Под игом - Иван Вазов
Шрифт:
Интервал:
Закладка:
Огнянов трепетно слушал конец этой песни.
«Этот Стоян, — думал он, — настоящий гайдук, легендарный болгарский гайдук. Смерть он встречает суровым спокойствием. Ни слова сожаления, раскаяния, надежды. Единственное желание — умереть достойно!.. Если бы теперешние болгары были такими героями!.. О, тогда бы я не беспокоился за исход борьбы… О такой борьбе я мечтаю, такие силы ищу… Уметь умирать — это залог победы…»
И тут зазвучали кавалы[79]. Мелодия, вначале нежная и грустная, постепенно крепла и ширилась; глаза музыкантов заблестели, лица их загорелись воодушевлением.

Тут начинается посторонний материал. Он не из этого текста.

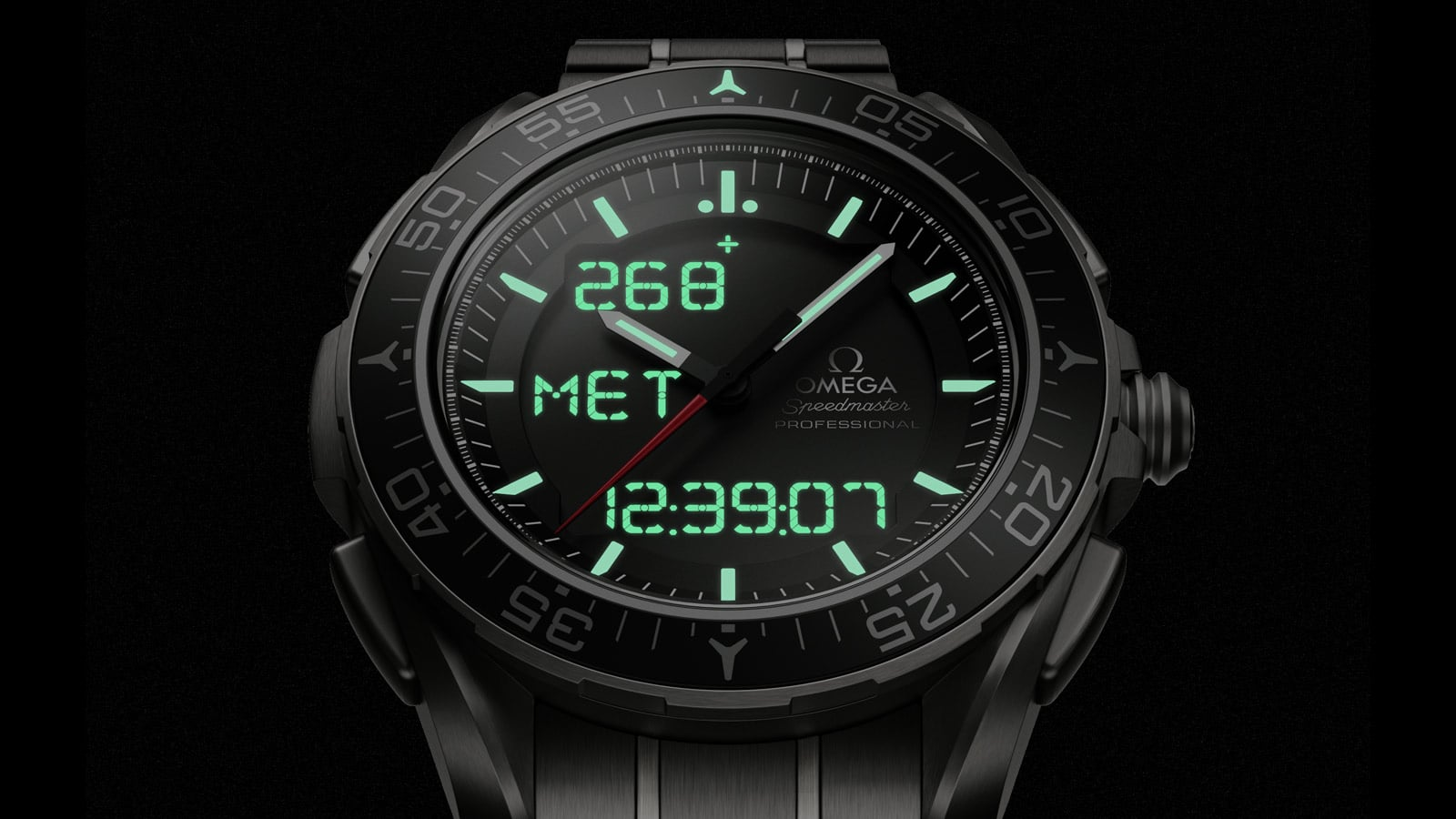 Close-up view of the Omega SPEEDMASTER SKYWALKER X-33 case in the night with the LCD opening in the dial back-illuminated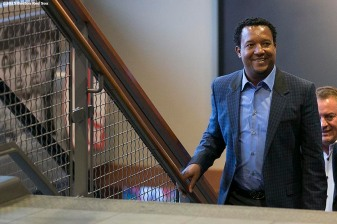 """Former Boston Red Sox pitcher Pedro Martinez walks up the stairs before addressing the media during a press conference after being informed that he was inducted into the Major League Baseball Hall of Fame at Fenway Park in Boston, Massachusetts Tuesday, January 6, 2015."""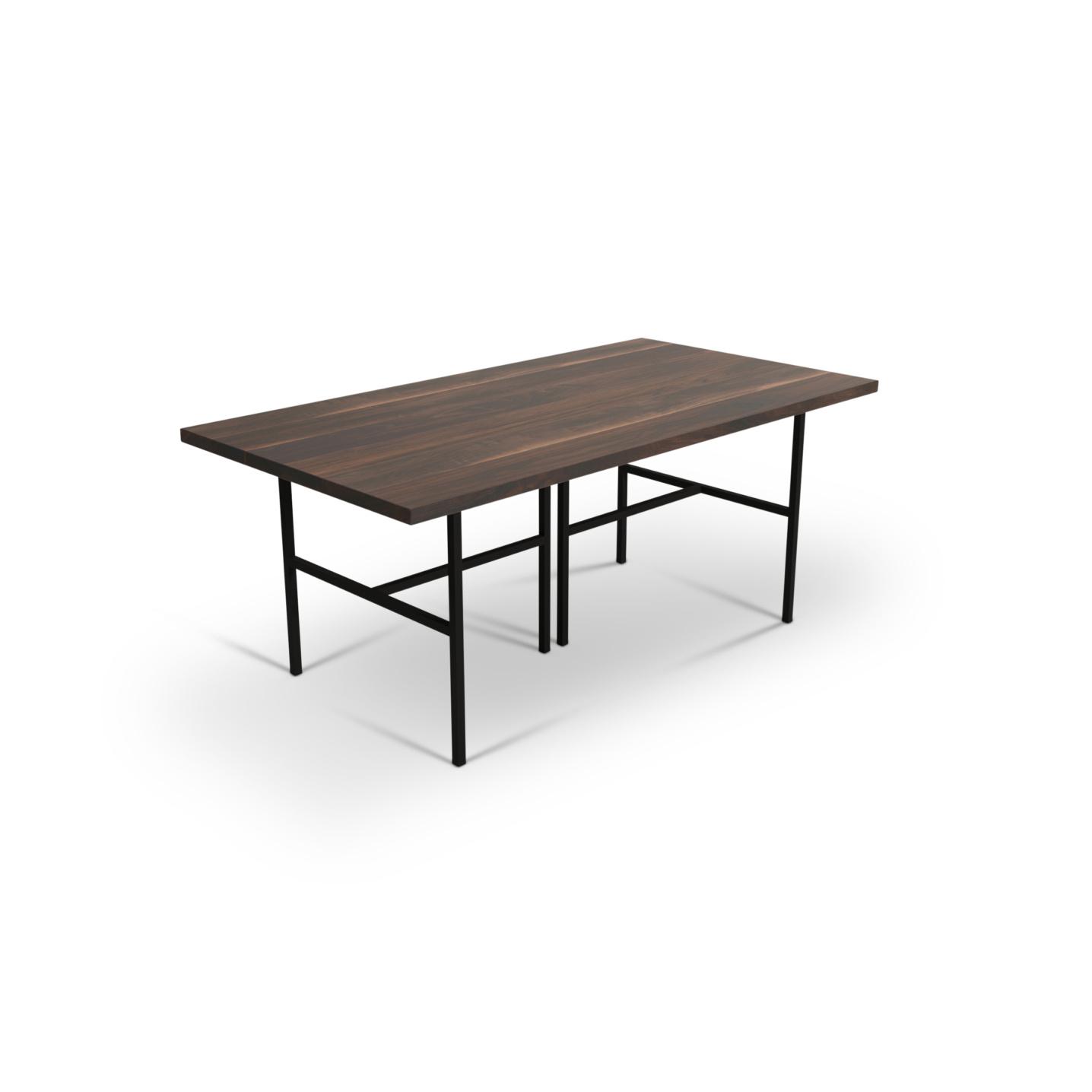 6 foot walnut table on black metal legs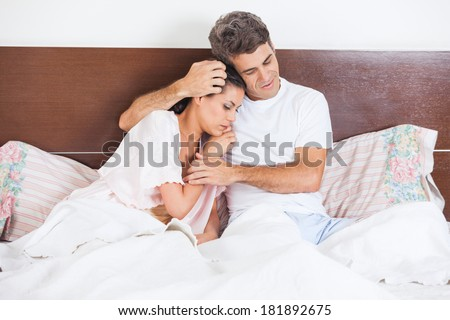 Man consoles his wife lying bed in bedroom  couple consoling  husband  embrace comforts his. Man Consoles His Wife Lying Bed Stock Photo 181892675   Shutterstock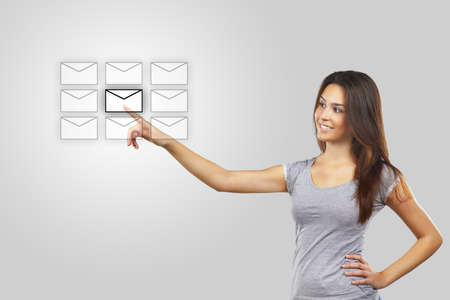 Businesswoman pressing message icon Stock Photo - 16693223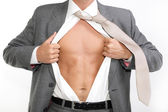 Fit for business - young businessman dressed in suit, shirt and tie pulling his shirt open revealing well-built torso — Stockfoto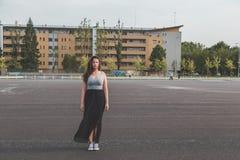 Beautiful curvy girl posing in an urban context Royalty Free Stock Photos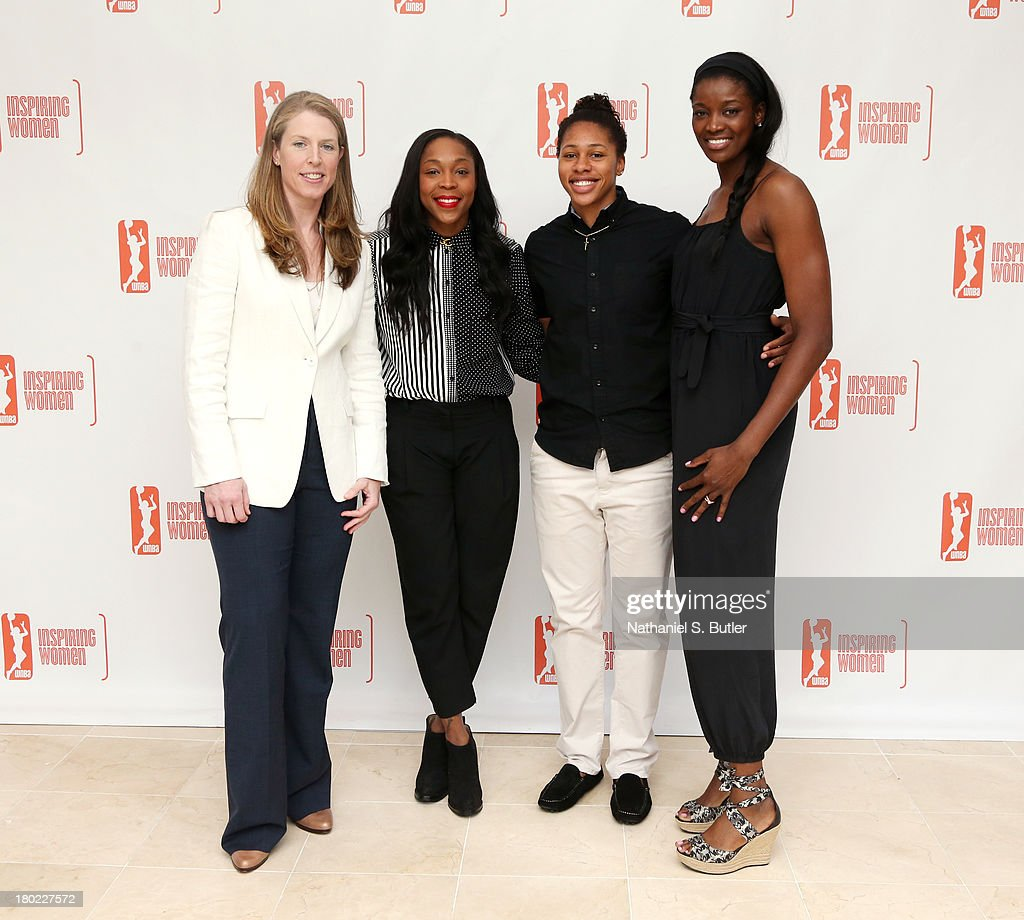 Katie Smith #30, Alex Montgomery #21, Cappie Pondexter #23 and DeLisha Milton-Jones #1 of the New York Liberty pose for a picture at the 2013 WNBA Inspiring Women's Luncheon in New York City.
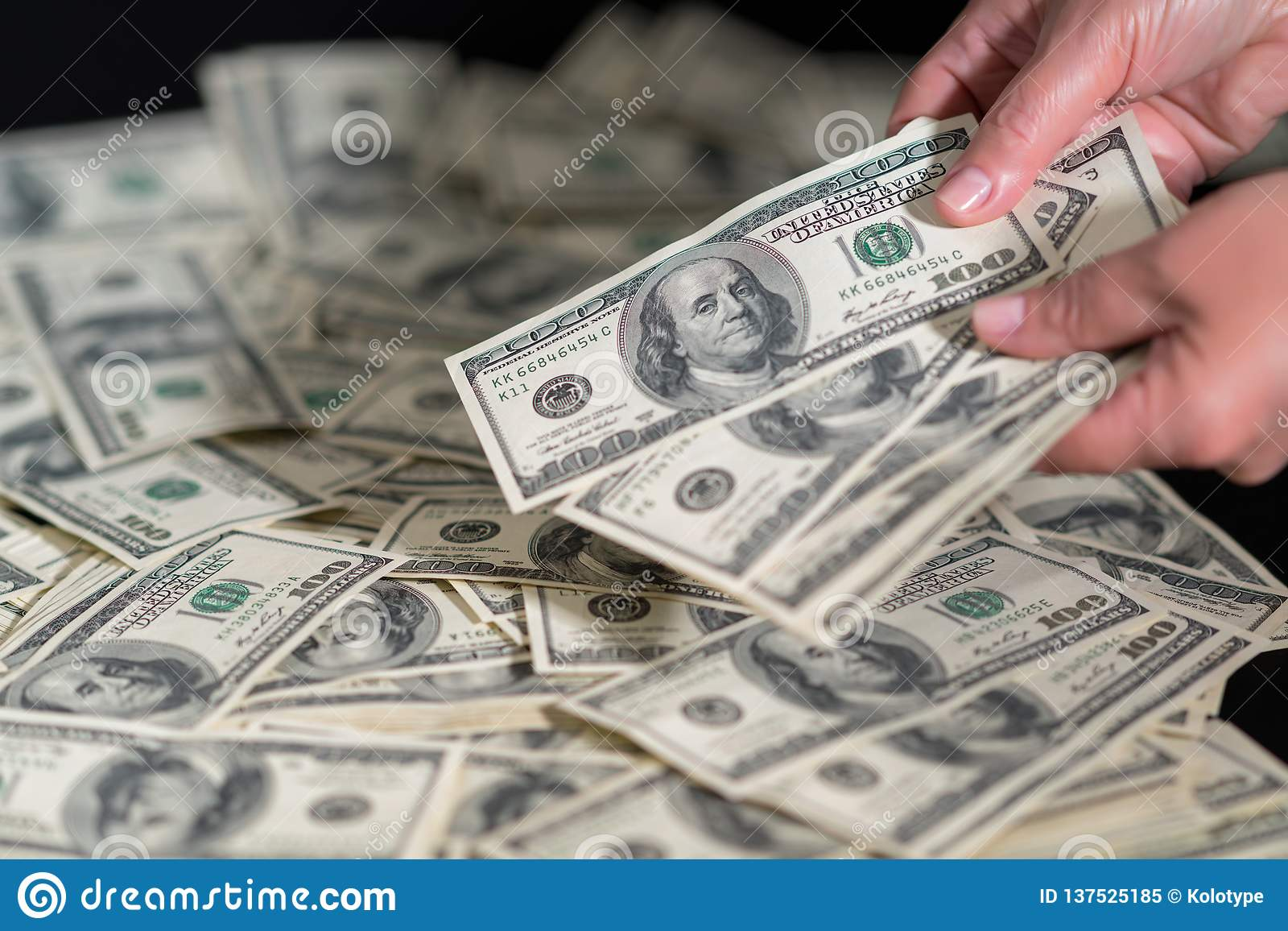 Person Counting 100 Dollar Bills Onto A Pile Stock Image
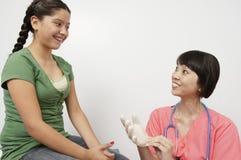 Mädchen, das Doktor Wearing Hand Glove betrachtet Lizenzfreies Stockbild
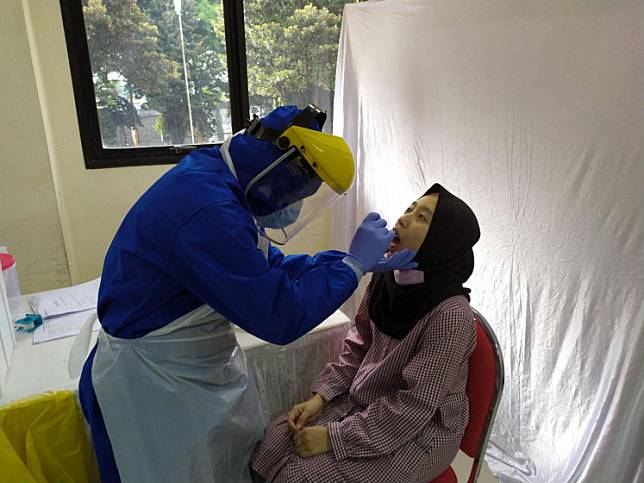 A nurse takes a swab sample from a patient at the Tanah Abang district office in Jakarta on June 21.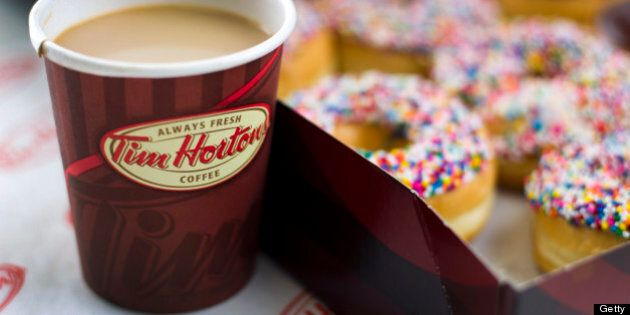 A cup of Tim Hortons Inc. coffee and doughnuts are arranged for a photograph in Toronto, Ontario, Canada,...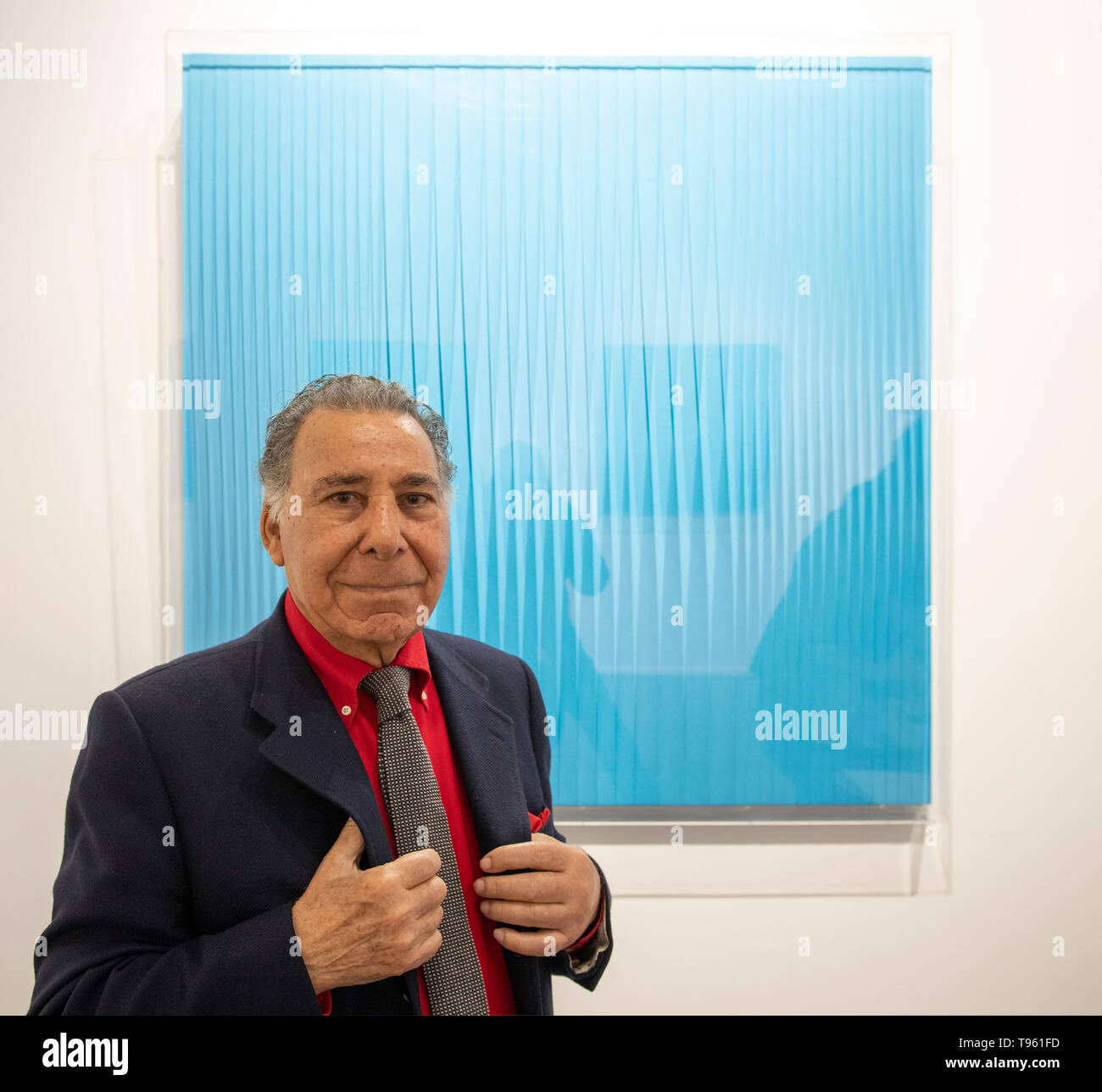 Opera Gallery, New Bond Street, London, UK. 17th May 2019. Organised in collaboration with the Italian Embassy in London, the exhibition includes 40 iconic canvases by Lucio Fontana, Agostino Bonalumi and Enrico Castellani among others, tapping into the unprecedented attention Italian post-war art is currently receiving. Image: Pino Manos, one of the last surviving artists of Spatialism, in front of his canvas Sincronicità blu reale, 2018. Credit: Malcolm Park/Alamy Live News. - Stock Image
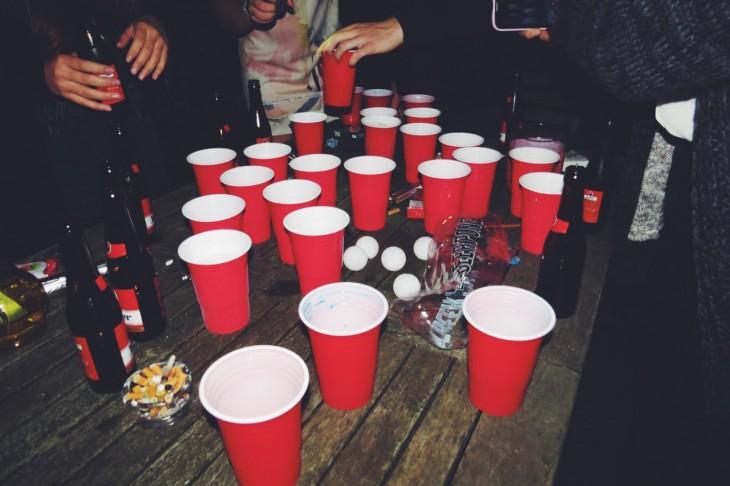 mesa de centro llena de botellas de cerveza y vasos rojos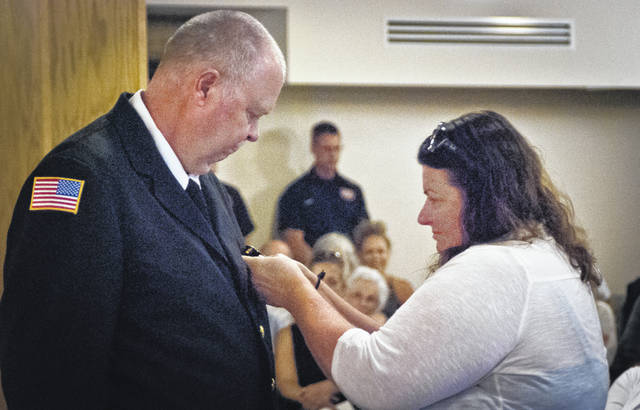 "Before her husband, Clyde ""Butch"" Vanhoose, was sworn-in as Orange Township's fire inspector, Catherine VanHoose pinned his badge to his dress uniform jacket."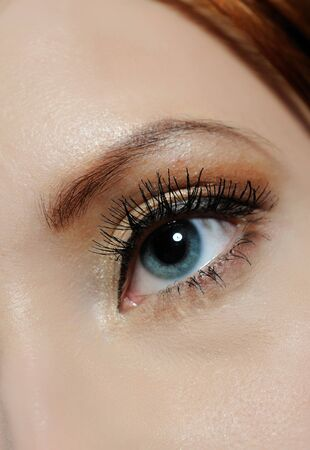 Beautiful macro shot of blue eye with long lashes and make-up in brown tones photo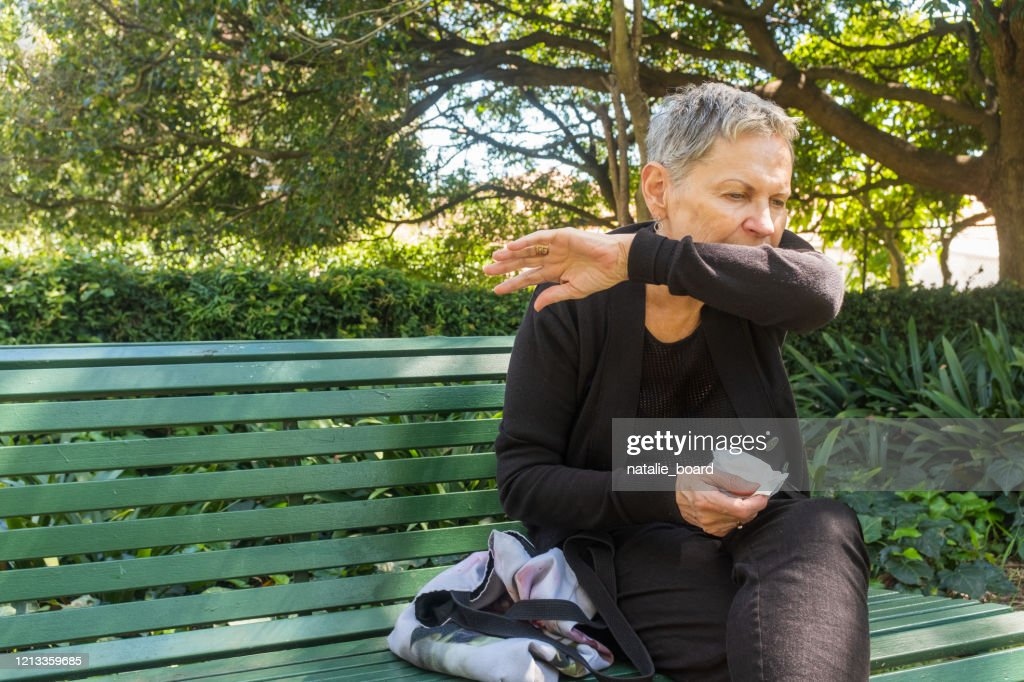 Elderly woman coughing into elbow and holding tissue outdoors : Stock Photo
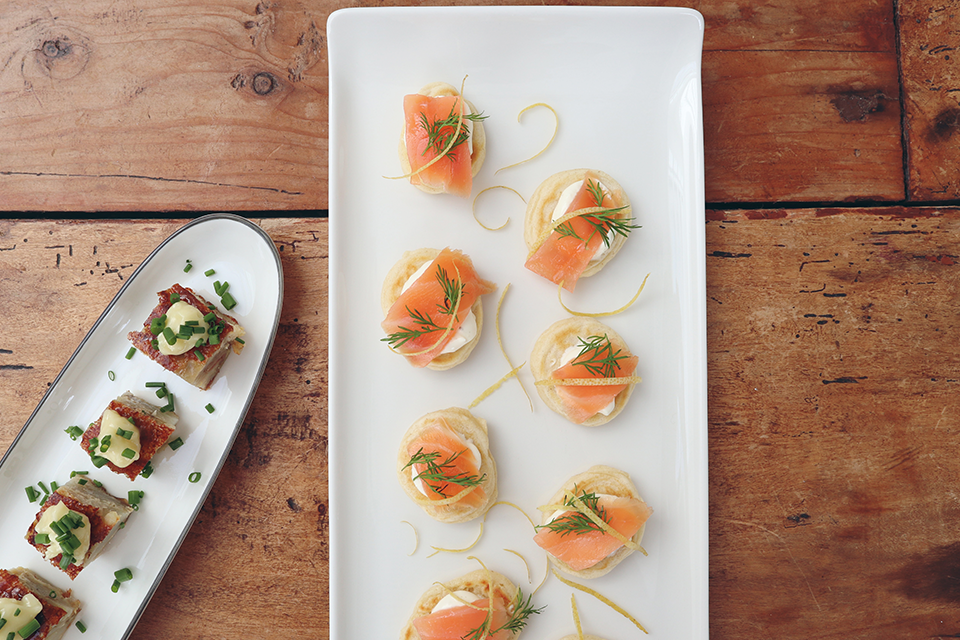 Smoked salmon blinis with green garnish on white platter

Ясные звуки звенели, наполняя ночь первобытной, дикой песней гор. Они уносили душу к балканским вершинам и пропастям, они пели о тишине лесистых ущелий, о шелесте — листвы, под которой в полдень отдыхают овцы, о лесных травах, о горном эхе и вздохах любви в логу. Кавал — это арфа болгарских гор и равнин!
Как зачарованные, внимали все этой родной, близкой поэтической музыке. Цанковица, стоя у очага, слушала, не шелохнувшись, уперев руки в бока. Но больше всех восторгался Огнянов, — он чуть было не захлопал в ладоши.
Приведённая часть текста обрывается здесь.